Marjorie Natrall seems to remember it like it was yesterday.
It was 1936. She was eight years old, a young Squamish girl living with her family in a small house on Marine Drive in West Vancouver. One day a Catholic priest visited her home and saw young Marjorie standing behind her mother. “Who’s that?” the priest asked. “That’s Marji, my daughter,” her mother responded.
“How come she’s not in school?”
Marjorie’s mother told the priest that her daughter was very sick and would be better served by staying at home. He was unmoved, telling her that both she and her daughter would go to jail if Marjorie didn’t go to school.
Her mother relented when she learned that her daughter wouldn’t be too far off at St. Paul’s Indian Residential School in North Vancouver, just a city away.
For Marjorie, however, that was no consolation.
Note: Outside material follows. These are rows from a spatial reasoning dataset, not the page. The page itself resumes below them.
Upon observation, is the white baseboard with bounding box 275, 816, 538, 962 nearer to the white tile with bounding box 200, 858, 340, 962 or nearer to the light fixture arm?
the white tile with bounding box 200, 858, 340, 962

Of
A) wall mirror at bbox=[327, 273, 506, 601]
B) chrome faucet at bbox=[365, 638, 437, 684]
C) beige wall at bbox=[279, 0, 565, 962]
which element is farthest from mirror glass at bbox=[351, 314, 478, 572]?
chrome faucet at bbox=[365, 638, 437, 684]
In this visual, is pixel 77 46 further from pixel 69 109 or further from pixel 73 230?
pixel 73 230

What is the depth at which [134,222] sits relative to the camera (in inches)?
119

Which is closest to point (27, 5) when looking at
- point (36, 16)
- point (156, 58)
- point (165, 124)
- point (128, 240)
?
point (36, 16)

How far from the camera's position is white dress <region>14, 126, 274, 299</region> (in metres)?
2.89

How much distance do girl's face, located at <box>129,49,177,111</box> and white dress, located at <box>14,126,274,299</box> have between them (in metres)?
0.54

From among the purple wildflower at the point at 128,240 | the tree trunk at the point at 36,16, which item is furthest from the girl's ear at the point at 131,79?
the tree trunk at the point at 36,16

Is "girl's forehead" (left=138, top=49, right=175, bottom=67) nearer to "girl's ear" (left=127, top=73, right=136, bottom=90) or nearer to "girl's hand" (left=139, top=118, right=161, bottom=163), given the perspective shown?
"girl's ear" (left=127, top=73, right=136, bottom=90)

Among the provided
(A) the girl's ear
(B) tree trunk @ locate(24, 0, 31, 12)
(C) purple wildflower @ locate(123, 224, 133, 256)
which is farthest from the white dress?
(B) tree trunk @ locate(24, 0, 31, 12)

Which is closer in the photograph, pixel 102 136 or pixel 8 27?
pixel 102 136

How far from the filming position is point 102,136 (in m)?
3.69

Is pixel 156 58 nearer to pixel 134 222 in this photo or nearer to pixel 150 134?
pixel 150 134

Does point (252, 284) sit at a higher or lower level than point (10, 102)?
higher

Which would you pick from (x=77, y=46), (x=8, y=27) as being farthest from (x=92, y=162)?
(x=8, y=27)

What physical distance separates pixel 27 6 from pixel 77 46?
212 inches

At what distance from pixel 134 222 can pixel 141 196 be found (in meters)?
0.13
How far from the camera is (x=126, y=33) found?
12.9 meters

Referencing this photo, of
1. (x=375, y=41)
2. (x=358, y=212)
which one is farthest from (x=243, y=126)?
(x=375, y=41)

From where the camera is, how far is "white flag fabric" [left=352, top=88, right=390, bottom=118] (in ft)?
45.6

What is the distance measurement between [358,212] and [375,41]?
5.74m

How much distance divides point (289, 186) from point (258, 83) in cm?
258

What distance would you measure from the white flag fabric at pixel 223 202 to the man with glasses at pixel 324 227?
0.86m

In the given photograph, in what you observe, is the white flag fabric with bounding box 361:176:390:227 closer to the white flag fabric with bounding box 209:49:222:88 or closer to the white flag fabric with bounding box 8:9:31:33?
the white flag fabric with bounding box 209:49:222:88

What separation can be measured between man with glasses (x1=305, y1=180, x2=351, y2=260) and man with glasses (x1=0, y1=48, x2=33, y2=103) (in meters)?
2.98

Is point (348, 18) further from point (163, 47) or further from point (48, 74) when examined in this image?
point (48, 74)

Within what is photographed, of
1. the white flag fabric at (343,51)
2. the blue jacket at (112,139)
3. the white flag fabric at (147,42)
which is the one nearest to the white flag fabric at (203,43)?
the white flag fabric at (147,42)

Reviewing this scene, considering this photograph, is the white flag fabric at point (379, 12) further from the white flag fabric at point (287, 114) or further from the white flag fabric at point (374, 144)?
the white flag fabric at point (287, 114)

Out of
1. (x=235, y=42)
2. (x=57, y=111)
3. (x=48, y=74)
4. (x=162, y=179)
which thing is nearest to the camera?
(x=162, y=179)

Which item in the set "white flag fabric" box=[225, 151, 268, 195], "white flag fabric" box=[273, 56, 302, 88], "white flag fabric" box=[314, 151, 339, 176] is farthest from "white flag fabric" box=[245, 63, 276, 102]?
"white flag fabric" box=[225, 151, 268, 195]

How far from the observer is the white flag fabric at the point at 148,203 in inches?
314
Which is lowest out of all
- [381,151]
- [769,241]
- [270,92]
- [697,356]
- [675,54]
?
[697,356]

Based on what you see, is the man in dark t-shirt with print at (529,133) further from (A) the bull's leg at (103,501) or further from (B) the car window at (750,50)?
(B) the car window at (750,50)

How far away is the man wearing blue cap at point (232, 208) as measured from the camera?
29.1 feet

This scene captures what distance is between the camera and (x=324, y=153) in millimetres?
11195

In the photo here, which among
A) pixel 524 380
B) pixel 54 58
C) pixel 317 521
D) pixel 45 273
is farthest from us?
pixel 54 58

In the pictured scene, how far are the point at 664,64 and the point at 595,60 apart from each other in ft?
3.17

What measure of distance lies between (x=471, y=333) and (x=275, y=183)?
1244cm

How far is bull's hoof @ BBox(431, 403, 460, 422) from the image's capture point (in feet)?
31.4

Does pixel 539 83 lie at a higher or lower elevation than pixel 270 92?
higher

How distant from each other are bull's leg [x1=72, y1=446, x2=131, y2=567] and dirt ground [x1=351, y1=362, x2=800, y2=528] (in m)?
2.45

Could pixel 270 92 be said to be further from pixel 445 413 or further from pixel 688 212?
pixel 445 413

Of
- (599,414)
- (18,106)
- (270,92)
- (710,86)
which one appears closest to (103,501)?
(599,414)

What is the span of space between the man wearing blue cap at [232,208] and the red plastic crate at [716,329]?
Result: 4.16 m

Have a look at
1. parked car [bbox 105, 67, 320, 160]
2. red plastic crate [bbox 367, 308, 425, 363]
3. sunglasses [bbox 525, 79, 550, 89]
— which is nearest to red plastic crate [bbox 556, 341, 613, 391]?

“They brought me there, this big school there with a bunch of kids,” she says. “(The) first day I was so scared, you know, I’d never been away from my mother.”
Over the next five years, Marjorie became one of over 80,000 aboriginal kids that history would come to know as “stolen children” — kids taken from their families by churches and government and placed in residential schools where they would be assimilated into Canadian society.
The Truth and Reconciliation Commission
To date, the history of residential schools has been rough at best, but Marjorie will soon have a chance along with thousands of others to enter her story into Canadian history as part of the Truth and Reconciliation Commission (TRC) — the first of its kind in Canada. It comes as part of the Indian Residential Schools Settlement Agreement, which, with individual payouts to survivors that have reached $30,000, is the biggest class action settlement in Canadian history.
The commission is a five-year, $60-million project that began its work on June 1 and ultimately hopes to hold events in seven Canadian cities. Overseen by a panel of three commissioners, it has a number of objectives — chief among them is to give former students and anyone else affected by residential schools a chance to share their experiences either through truth sharing or statement-taking.
It is open to hearing from numerous parties, including First Nations, Inuit or Métis former students, as well as their families and communities. It also welcomes testimony from church representatives and former school employees.
The commission’s work will coincide with an apology from Prime Minister Stephen Harper, to be made in the House of Commons on June 11.